Missione impegnativa
Come il Saverio, nel Giappone d’oggi
Chi ci domanda, qual è per noi la missione più impegnativa, pensa sia quella dove c’è una grande povertà da sanare o una situazione di violenza da sopportare... Ma per il missionario la vera difficoltà è là dove è difficile annunziare Cristo, perché la gente non lo cerca o non ne sente il bisogno. In questo senso la missione più impegnativa per noi saveriani è, dopo la Cina, il Giappone. Ci sono stato poco tempo fa, invitato dai confratelli per riflettere sulla Parola di Dio e trarne alimento per la missione. Non era la mia prima visita.
Tuttavia, mai come questa volta, ho sentito quanto sia ardua la missione in Giappone.
Una missione a noi cara
Il Giappone è caro a noi saveriani, perché il primo missionario cristiano a mettervi piede è stato san Francesco Saverio, che vi arrivò il 15 agosto 1549. Vi rimase due anni, affascinato dalla cultura dei giapponesi. Era convinto che vi era un futuro per la chiesa, anche se i frutti immediati non erano molti. Intuendo che per rendere Gesù Cristo accettabile ai giapponesi bisognava annunziarlo prima in Cina, decise di affrontare quell’immenso Paese, che tuttavia poté vedere solo da lontano.
Noi saveriani siamo stati in Cina per più di mezzo secolo e, quando ne siamo stati espulsi, siamo passati in Giappone per continuare idealmente quello che il Saverio non era riuscito a fare. E vi siamo ormai da più di cinquant’anni. È questa la seconda ragione per cui il Giappone ci è molto caro.
Ci costa molto
Ma, come tutte le cose preziose, il Giappone ci costa molto caro. Perché la missione in Giappone non offre risultati immediati. Le comunità cristiane contano in genere solo qualche decina di cristiani; in qualche caso, qualche centinaia. Ma non sono mai comunità dalle dimensioni dell’Africa e dell’America Latina.

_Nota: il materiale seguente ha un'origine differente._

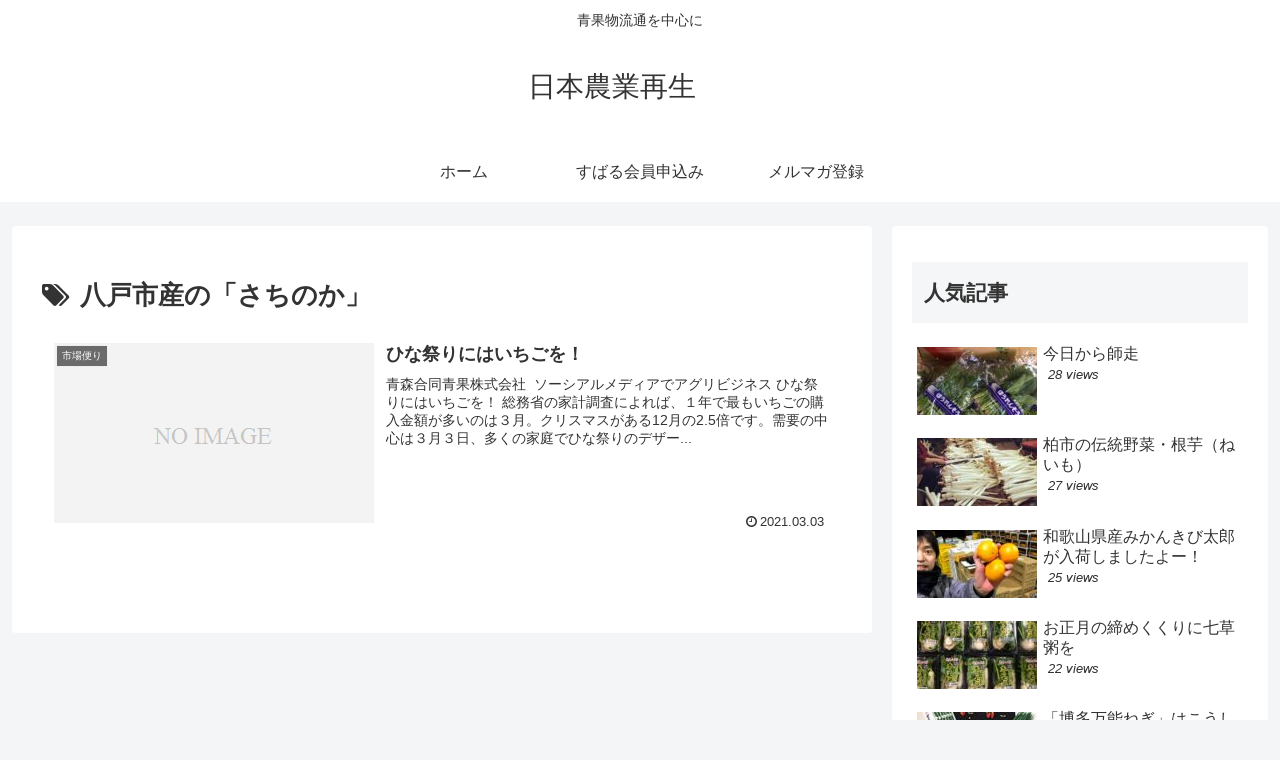

--- FILE ---
content_type: text/html; charset=utf-8
request_url: https://www.google.com/recaptcha/api2/aframe
body_size: 268
content:
<!DOCTYPE HTML><html><head><meta http-equiv="content-type" content="text/html; charset=UTF-8"></head><body><script nonce="5JxqiokVzBk6TzI-KLprXg">/** Anti-fraud and anti-abuse applications only. See google.com/recaptcha */ try{var clients={'sodar':'https://pagead2.googlesyndication.com/pagead/sodar?'};window.addEventListener("message",function(a){try{if(a.source===window.parent){var b=JSON.parse(a.data);var c=clients[b['id']];if(c){var d=document.createElement('img');d.src=c+b['params']+'&rc='+(localStorage.getItem("rc::a")?sessionStorage.getItem("rc::b"):"");window.document.body.appendChild(d);sessionStorage.setItem("rc::e",parseInt(sessionStorage.getItem("rc::e")||0)+1);localStorage.setItem("rc::h",'1769493454446');}}}catch(b){}});window.parent.postMessage("_grecaptcha_ready", "*");}catch(b){}</script></body></html>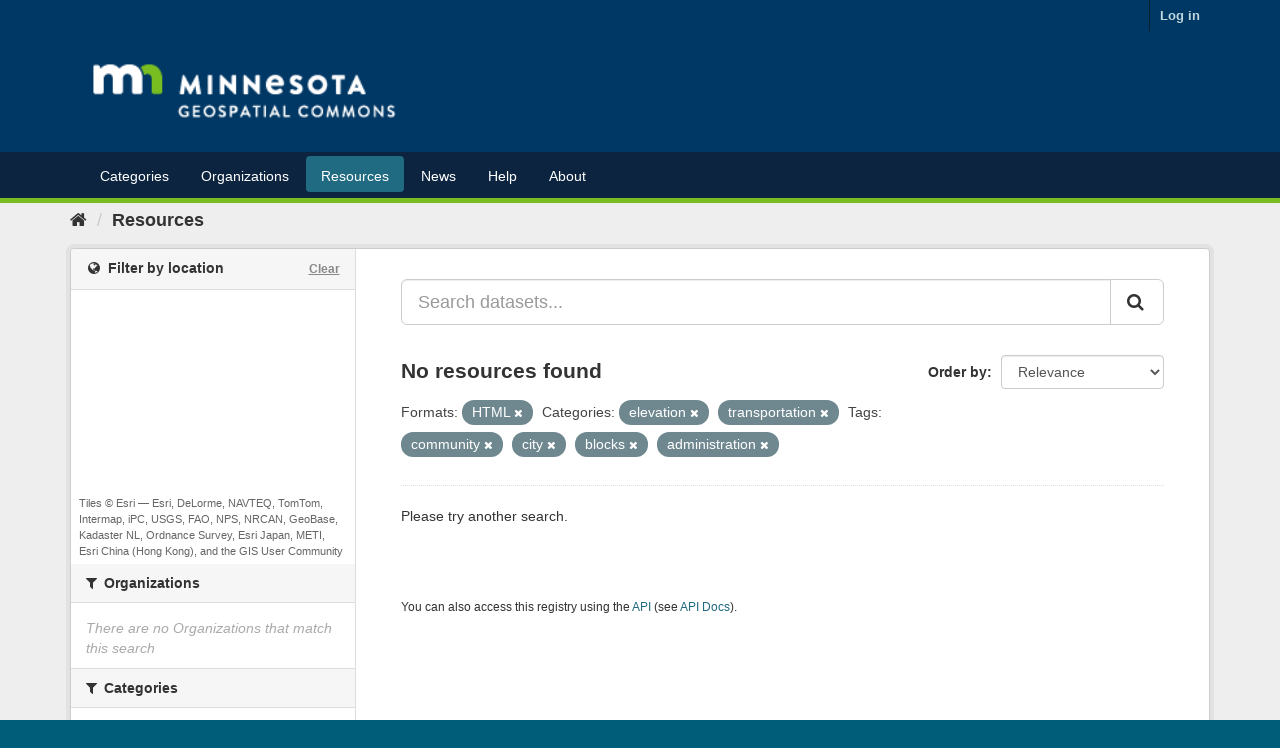

--- FILE ---
content_type: text/plain; charset=UTF-8
request_url: https://gisdata.mn.gov/c99a4269-161c-4242-a3f0-28d44fa6ce24?
body_size: 105
content:
{"ssresp":"2","jsrecvd":"true","__uzmaj":"02f7e93f-9349-4239-b153-1f6fa8eff54a","__uzmbj":"1769009278","__uzmcj":"507041040111","__uzmdj":"1769009278","jsbd2":"82173dd4-bpq1-e70f-7eaf-6bfd52fd4bbd"}

--- FILE ---
content_type: text/plain; charset=UTF-8
request_url: https://gisdata.mn.gov/c99a4269-161c-4242-a3f0-28d44fa6ce24?
body_size: 211
content:
{"ssresp":"2","jsrecvd":"true","__uzmaj":"7912affc-6231-4b84-a01d-1de2b1805d6a","__uzmbj":"1769009278","__uzmcj":"981491078936","__uzmdj":"1769009278","__uzmlj":"l4spzJTpGz9gsUIuR279kfEnFeK/xd4XGwu/jeZT7GA=","__uzmfj":"7f90007912affc-6231-4b84-a01d-1de2b1805d6a1-17690092780490-002ff9a8282de6c417b10","uzmxj":"7f900017d1d67b-8362-4952-b32c-e29736e74dac1-17690092780490-fd95cc8748508dea10","dync":"uzmx","jsbd2":"5bac259e-bpq1-e70f-4c13-56bf2c2d18b6","mc":{},"mct":""}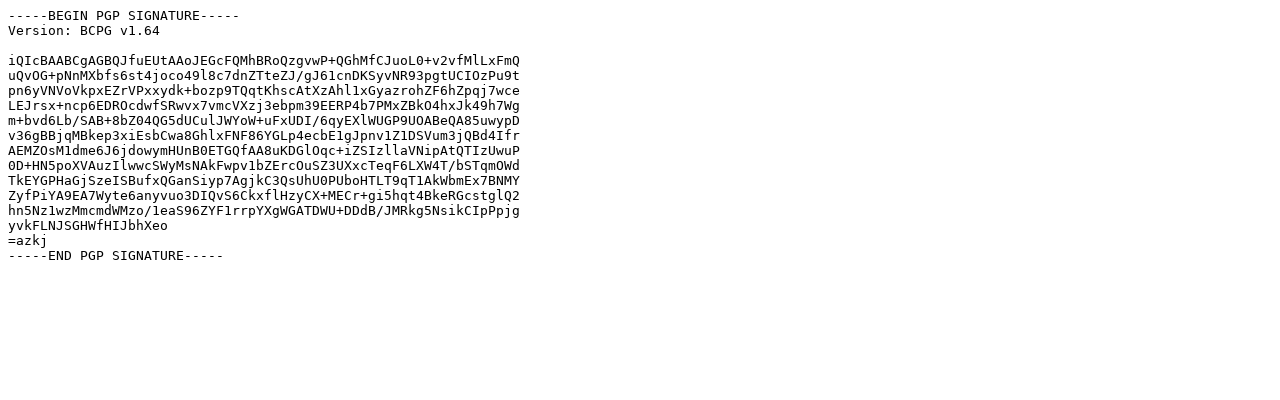

--- FILE ---
content_type: text/plain
request_url: https://packages.confluent.io/maven/io/confluent/internal-rest-server/6.0.1-ce/internal-rest-server-6.0.1-ce.jar.asc
body_size: 671
content:
-----BEGIN PGP SIGNATURE-----
Version: BCPG v1.64

iQIcBAABCgAGBQJfuEUtAAoJEGcFQMhBRoQzgvwP+QGhMfCJuoL0+v2vfMlLxFmQ
uQvOG+pNnMXbfs6st4joco49l8c7dnZTteZJ/gJ61cnDKSyvNR93pgtUCIOzPu9t
pn6yVNVoVkpxEZrVPxxydk+bozp9TQqtKhscAtXzAhl1xGyazrohZF6hZpqj7wce
LEJrsx+ncp6EDROcdwfSRwvx7vmcVXzj3ebpm39EERP4b7PMxZBkO4hxJk49h7Wg
m+bvd6Lb/SAB+8bZ04QG5dUCulJWYoW+uFxUDI/6qyEXlWUGP9UOABeQA85uwypD
v36gBBjqMBkep3xiEsbCwa8GhlxFNF86YGLp4ecbE1gJpnv1Z1DSVum3jQBd4Ifr
AEMZOsM1dme6J6jdowymHUnB0ETGQfAA8uKDGlOqc+iZSIzllaVNipAtQTIzUwuP
0D+HN5poXVAuzIlwwcSWyMsNAkFwpv1bZErcOuSZ3UXxcTeqF6LXW4T/bSTqmOWd
TkEYGPHaGjSzeISBufxQGanSiyp7AgjkC3QsUhU0PUboHTLT9qT1AkWbmEx7BNMY
ZyfPiYA9EA7Wyte6anyvuo3DIQvS6CkxflHzyCX+MECr+gi5hqt4BkeRGcstglQ2
hn5Nz1wzMmcmdWMzo/1eaS96ZYF1rrpYXgWGATDWU+DDdB/JMRkg5NsikCIpPpjg
yvkFLNJSGHWfHIJbhXeo
=azkj
-----END PGP SIGNATURE-----
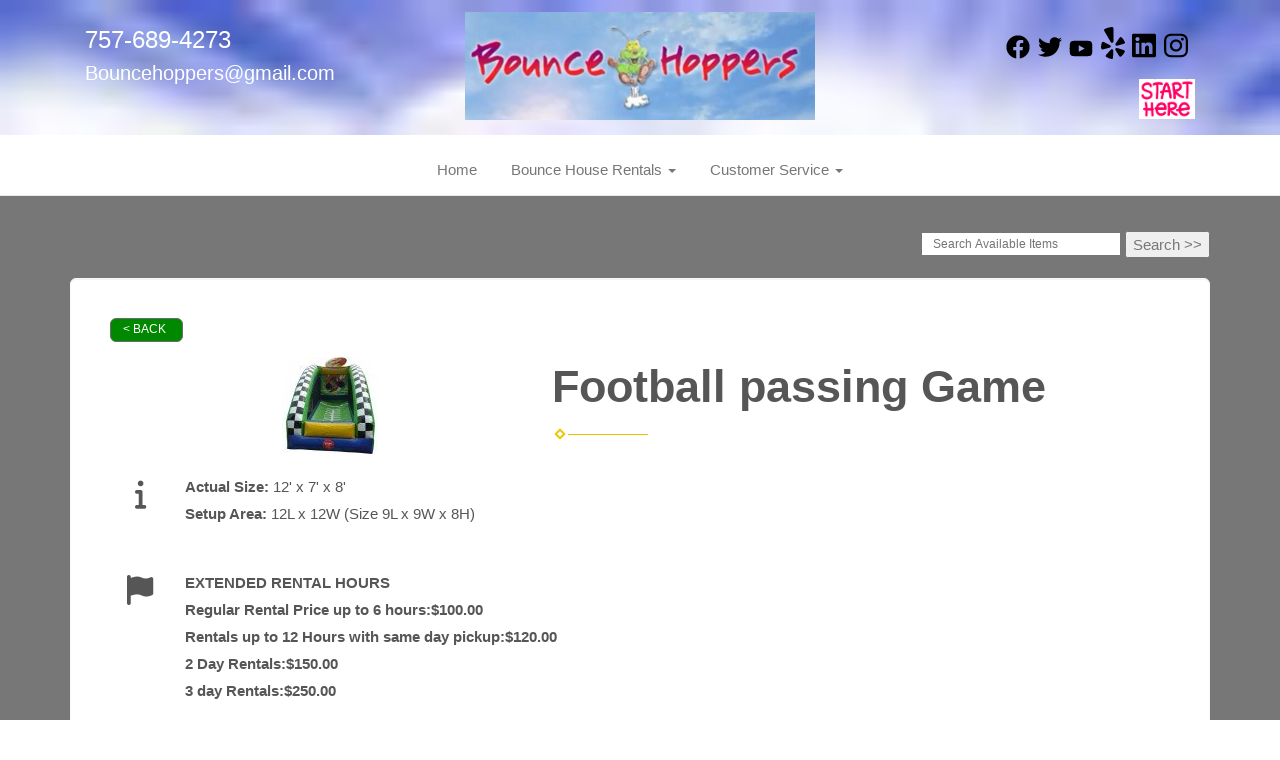

--- FILE ---
content_type: text/plain
request_url: https://www.google-analytics.com/j/collect?v=1&_v=j102&a=1375675883&t=pageview&_s=1&dl=https%3A%2F%2Fbouncehoppers.com%2Fitems%2Ffootball-passing-game%2F&ul=en-us%40posix&dt=Football%20inflatable%20game&sr=1280x720&vp=1280x720&_u=IADAAEABAAAAACAAI~&jid=1166809395&gjid=1247547836&cid=1118453619.1769427287&tid=UA-87794424-1&_gid=153638258.1769427287&_r=1&_slc=1&z=7817927
body_size: -567
content:
2,cG-7MWJPDQRKP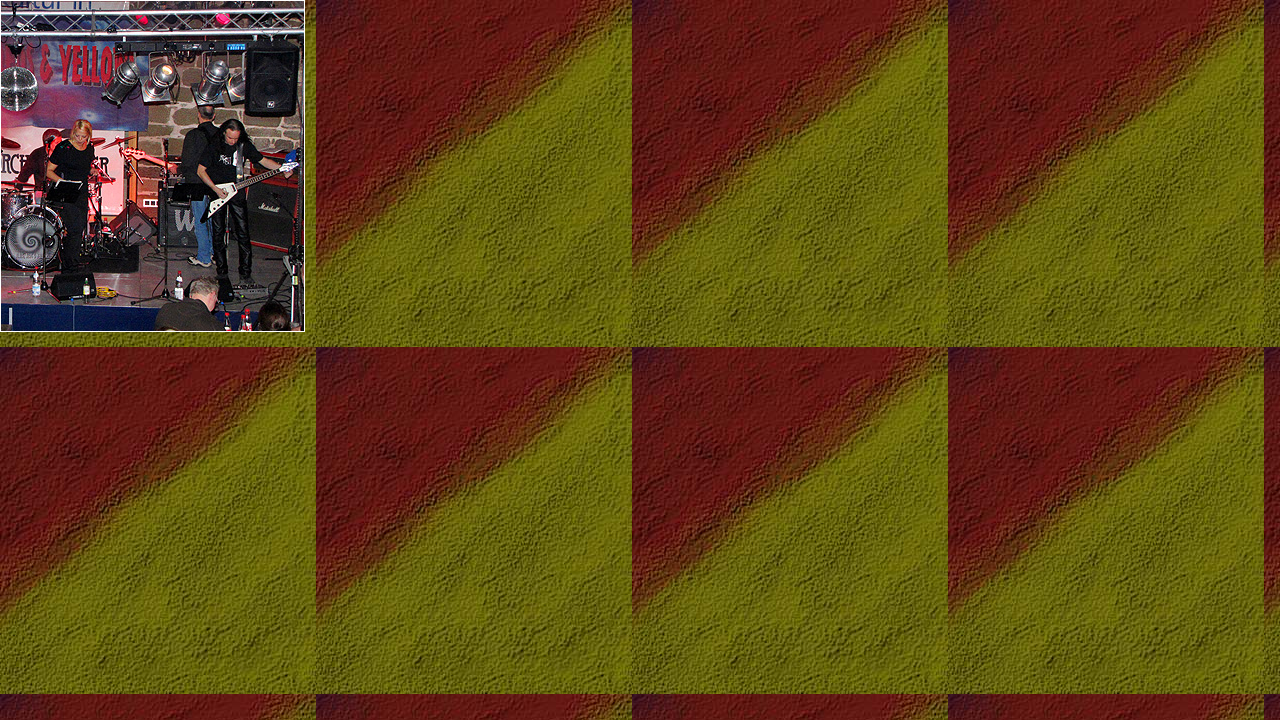

--- FILE ---
content_type: text/html
request_url: https://www.axelwinkler.com/infos/ex-termine/bry/live/storchen09/storchen09-1.htm
body_size: 225
content:
<html>
<head>
<title>BRY-storchen09-1</title>
<meta http-equiv="Content-Type" content="text/html; charset=iso-8859-1">
<meta http-equiv="Content-Style-Type" content="text/css">
<link rel=stylesheet type="text/css" href="../../bry-style.css">
</head>

<body bgcolor="#000000" background="../../frame/back-rechts.jpg" bgproperties="fixed" leftmargin="5" topmargin="5" marginwidth="0" marginheight="0">
<img src="storchen09-1.jpg" width="303" height="330" border="1">
</body>
</html>


--- FILE ---
content_type: text/css
request_url: https://www.axelwinkler.com/infos/ex-termine/bry/bry-style.css
body_size: 1502
content:
body { background-color: #000000; font-family: Arial, Helvetica, sans-serif; font-size: 
10pt; font-style: normal; font-weight: normal; text-transform: none; color: #FFFFFF; 
text-align: left; scrollbar-face-color: #838383; scrollbar-highlight-color: #FFFFFF; 
scrollbar-shadow-color: #000000; scrollbar-arrow-color: #FFFFFF; scrollbar-track-color: #676767; 
scrollbar-darkshadow-color: #FFFFFF; scrollbar-3d-light-color: #000000; scrollbar-base-color: 
#000000; }
td { font-family: Arial, Helvetica, sans-serif; font-size: 10pt; font-style: normal; 
font-weight: normal; text-transform: none; color: #FFFFFF; text-align: left; vertical-align: top;}
h1 { font-family: Arial, Helvetica, sans-serif; font-size: 10pt; font-style: normal; 
font-weight: normal; text-transform: none; color: #FFFFFF; text-align: left; }
h2 { font-family: Arial, Helvetica, sans-serif; font-size: 12pt; font-style: normal; 
font-weight: normal; text-transform: none; color: #FFFFFF; text-align: left; }
h3 { font-family: Arial, Helvetica, sans-serif; font-size: 8pt; font-style: normal; 
font-weight: normal; text-transform: none; color: #FFFFFF; text-align: left; }
a { font-family: Arial, Helvetica, sans-serif; font-size: 10pt; font-style: normal; 
font-weight: normal; text-transform: none; color: #FFFFFF; text-decoration: underline; }
a:hover { font-family: Arial, Helvetica, sans-serif; font-size: 10pt; font-style: normal; 
font-weight: normal; text-transform: none; color: #FFFF00; text-decoration: underline; 
border-width: 1pt; }
img { border-style: solid; border-color: #FFFFFF; }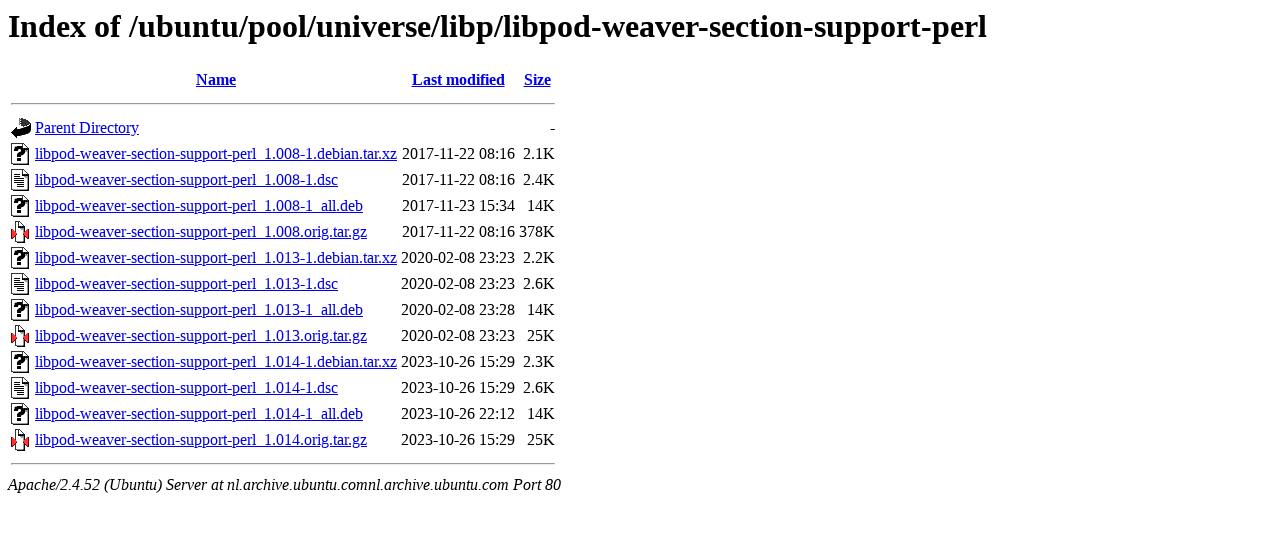

--- FILE ---
content_type: text/html;charset=UTF-8
request_url: http://nl.archive.ubuntu.comnl.archive.ubuntu.com/ubuntu/pool/universe/libp/libpod-weaver-section-support-perl/
body_size: 725
content:
<!DOCTYPE HTML PUBLIC "-//W3C//DTD HTML 3.2 Final//EN">
<html>
 <head>
  <title>Index of /ubuntu/pool/universe/libp/libpod-weaver-section-support-perl</title>
 </head>
 <body>
<h1>Index of /ubuntu/pool/universe/libp/libpod-weaver-section-support-perl</h1>
  <table>
   <tr><th valign="top"><img src="/icons/blank.gif" alt="[ICO]"></th><th><a href="?C=N;O=D">Name</a></th><th><a href="?C=M;O=A">Last modified</a></th><th><a href="?C=S;O=A">Size</a></th></tr>
   <tr><th colspan="4"><hr></th></tr>
<tr><td valign="top"><img src="/icons/back.gif" alt="[PARENTDIR]"></td><td><a href="/ubuntu/pool/universe/libp/">Parent Directory</a></td><td>&nbsp;</td><td align="right">  - </td></tr>
<tr><td valign="top"><img src="/icons/unknown.gif" alt="[   ]"></td><td><a href="libpod-weaver-section-support-perl_1.008-1.debian.tar.xz">libpod-weaver-section-support-perl_1.008-1.debian.tar.xz</a></td><td align="right">2017-11-22 08:16  </td><td align="right">2.1K</td></tr>
<tr><td valign="top"><img src="/icons/text.gif" alt="[TXT]"></td><td><a href="libpod-weaver-section-support-perl_1.008-1.dsc">libpod-weaver-section-support-perl_1.008-1.dsc</a></td><td align="right">2017-11-22 08:16  </td><td align="right">2.4K</td></tr>
<tr><td valign="top"><img src="/icons/unknown.gif" alt="[   ]"></td><td><a href="libpod-weaver-section-support-perl_1.008-1_all.deb">libpod-weaver-section-support-perl_1.008-1_all.deb</a></td><td align="right">2017-11-23 15:34  </td><td align="right"> 14K</td></tr>
<tr><td valign="top"><img src="/icons/compressed.gif" alt="[   ]"></td><td><a href="libpod-weaver-section-support-perl_1.008.orig.tar.gz">libpod-weaver-section-support-perl_1.008.orig.tar.gz</a></td><td align="right">2017-11-22 08:16  </td><td align="right">378K</td></tr>
<tr><td valign="top"><img src="/icons/unknown.gif" alt="[   ]"></td><td><a href="libpod-weaver-section-support-perl_1.013-1.debian.tar.xz">libpod-weaver-section-support-perl_1.013-1.debian.tar.xz</a></td><td align="right">2020-02-08 23:23  </td><td align="right">2.2K</td></tr>
<tr><td valign="top"><img src="/icons/text.gif" alt="[TXT]"></td><td><a href="libpod-weaver-section-support-perl_1.013-1.dsc">libpod-weaver-section-support-perl_1.013-1.dsc</a></td><td align="right">2020-02-08 23:23  </td><td align="right">2.6K</td></tr>
<tr><td valign="top"><img src="/icons/unknown.gif" alt="[   ]"></td><td><a href="libpod-weaver-section-support-perl_1.013-1_all.deb">libpod-weaver-section-support-perl_1.013-1_all.deb</a></td><td align="right">2020-02-08 23:28  </td><td align="right"> 14K</td></tr>
<tr><td valign="top"><img src="/icons/compressed.gif" alt="[   ]"></td><td><a href="libpod-weaver-section-support-perl_1.013.orig.tar.gz">libpod-weaver-section-support-perl_1.013.orig.tar.gz</a></td><td align="right">2020-02-08 23:23  </td><td align="right"> 25K</td></tr>
<tr><td valign="top"><img src="/icons/unknown.gif" alt="[   ]"></td><td><a href="libpod-weaver-section-support-perl_1.014-1.debian.tar.xz">libpod-weaver-section-support-perl_1.014-1.debian.tar.xz</a></td><td align="right">2023-10-26 15:29  </td><td align="right">2.3K</td></tr>
<tr><td valign="top"><img src="/icons/text.gif" alt="[TXT]"></td><td><a href="libpod-weaver-section-support-perl_1.014-1.dsc">libpod-weaver-section-support-perl_1.014-1.dsc</a></td><td align="right">2023-10-26 15:29  </td><td align="right">2.6K</td></tr>
<tr><td valign="top"><img src="/icons/unknown.gif" alt="[   ]"></td><td><a href="libpod-weaver-section-support-perl_1.014-1_all.deb">libpod-weaver-section-support-perl_1.014-1_all.deb</a></td><td align="right">2023-10-26 22:12  </td><td align="right"> 14K</td></tr>
<tr><td valign="top"><img src="/icons/compressed.gif" alt="[   ]"></td><td><a href="libpod-weaver-section-support-perl_1.014.orig.tar.gz">libpod-weaver-section-support-perl_1.014.orig.tar.gz</a></td><td align="right">2023-10-26 15:29  </td><td align="right"> 25K</td></tr>
   <tr><th colspan="4"><hr></th></tr>
</table>
<address>Apache/2.4.52 (Ubuntu) Server at nl.archive.ubuntu.comnl.archive.ubuntu.com Port 80</address>
</body></html>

Lavorare in Giappone è perciò molto esigente. Difficile è apprendere la lingua; ancora più difficile è varcare la soglia della cultura giapponese, così diversa da quella occidentale. Il Giappone soffre per il suo isolamento passato e, oggi, per quella sorta di incomprensione che colpisce chi ha cercato di costruirsi da solo. Dopo la sconfitta della seconda guerra mondiale e il disastro della bomba atomica, ha dovuto tirar fuori tutto il suo coraggio per rimontare la china.
Animo gentile e lacerato
Non ha materie prime, ma ha una gran capacità di lavoro e, per questo, ha raggiunto i vertici della produzione e della tecnologia. È uno dei G8, dei paesi più industrializzati del mondo, ma sta pagando questo impegno ciclopico e l’impatto con il mondo moderno con dure lacerazioni sociali e personali. A un aspetto gentile e pacifico, corrisponde un animo forte che non rifiuta la violenza, quando la ritiene necessaria.
La nuova generazione giapponese non ha la resistenza e la determinazione morale di quella che ha costruito il Giappone. Oggi i giovani sono più educati ai diritti che ai doveri e, vittime della secolarizzazione e del consumismo, vivono le contraddizioni di chi cerca e non trova un senso per la propria vita. Ogni anno, già da tanti anni, il numero dei suicidi si aggira sui 30.000, sintomo del disagio di una popolazione che sta tagliando le sue radici morali e la cui vera religione, non è più buddhismo né scintoismo, ma la corsa all’egemonia economica e finanziaria del mondo.
Come ai tempi del Saverio
Evangelizzare un tale ambiente continua a essere una sfida difficile - eppure necessaria - come ai tempi del Saverio! Gesù chiede decisioni radicali. Annunziare il suo vangelo a una cultura che tende ad accogliere tutto e a far coesistere ogni opinione, non è facile. Il numero dei cristiani giapponesi è fermo da anni al 4 per cento. Per questo la Chiesa, che teme di sentirsi straniera a casa propria, ha rivolto la sua attenzione all’ambito sociale, dove la carità cristiana può svolgere quel ruolo di testimonianza che non è concesso alla Parola e dove il nostro intervento è apprezzato e ci attira la simpatia.
Ma per noi missionari rimane la sofferenza di non essere in grado di far accettare Gesù Cristo e la sua salvezza. Ciononostante - e questo è un merito - i missionari continuano a lavorare e a cercare ogni varco possibile per passare la frontiera culturale e religiosa giapponese e trovare nuovi cammini di missione.
Sono convinto che i saveriani stanno facendo onore al nome che portano. La loro testimonianza rimane ammirevole anche in assenza delle grandi cifre.
Gesù ci ha mandati a condividere la fede e ad annunziare il vangelo, senza assicurarci un successo che, lui per primo, non ha avuto!